The selection of catchments was influenced by EU guidelines which suggest that monitoring efforts should be concentrated in “areas of intensive crop and livestock production …with elevated nitrate concentrations... adjacent to existing or projected eutrophication areas…with similar land use, soil type or agricultural practice”.
Using these guidelines a new Geographic Information System (GIS) based selection methodology was developed for the programme. National catchment data was used to generate a list of 1,300 catchments to select from. A range of data covering land use, livestock density, housing density, geology, soils, and nutrient loss risk was used in a Multi-Criteria Decision Analysis (MCDA) approach. Selection criteria were given weightings which reflected how they affected the suitability of the catchments for inclusion in the Programme.
Ranking the Catchments
The catchments were divided into two broad categories - grassland and tillage.
For the criteria shown below the lower the score the higher the ranking for both types of catchment:
- Housing density
- Forestry area
- Area of peat
- Area of non-agricultural land use
For grassland dominated catchments the higher the stocking rate and percentage forage area the higher the ranking while for tillage-dominated catchments a higher ranking was given for higher percentage of tillage area and lower stocking rates.
Risk of nutrient loss to water
Catchments were also ranked by risk of loss of nitrogen or phosphorus to water, based mainly on the drainage characteristics of the soil.
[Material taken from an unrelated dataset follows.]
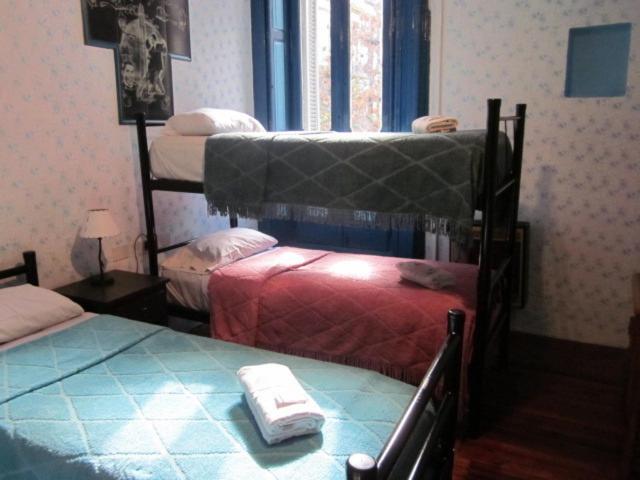 Ayres Portenos Hostel - Buenos Aires — Photos 1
Generally more poorly drained soils have a greater risk of phosphorus loss through overland flow or run-off which the more freely drained soils have a greater risk of nitrogen loss through leaching down through the soil.
Six catchments have been selected using this methodology.
Two of these are catchments with a high proportion of tillage:
- A catchment with free-draining soils where the greatest risk is of nitrogen loss through leaching
- A catchment on heavier soils where phosphorus loss through surface run-off is more likely.
There are four grassland-dominated catchments
- One with a high nitrogen loss risk
- Three predominantly at risk of phosphorus loss with varying levels of nitrogen loss risk.
A site on pure limestone geology and dominated by groundwater pathways remains to be selected. The GIS methodology described above was designed for surface water dominated catchments and so doesn’t suit limestone areas. Wide consultation with experts in the field and existing survey data is being used to help identify suitable sites. This selected site is likely to be west of the Shannon in the extensive karst area of Galway/Mayo and will require substantial on-site investigation to delineate its zone of groundwater contribution.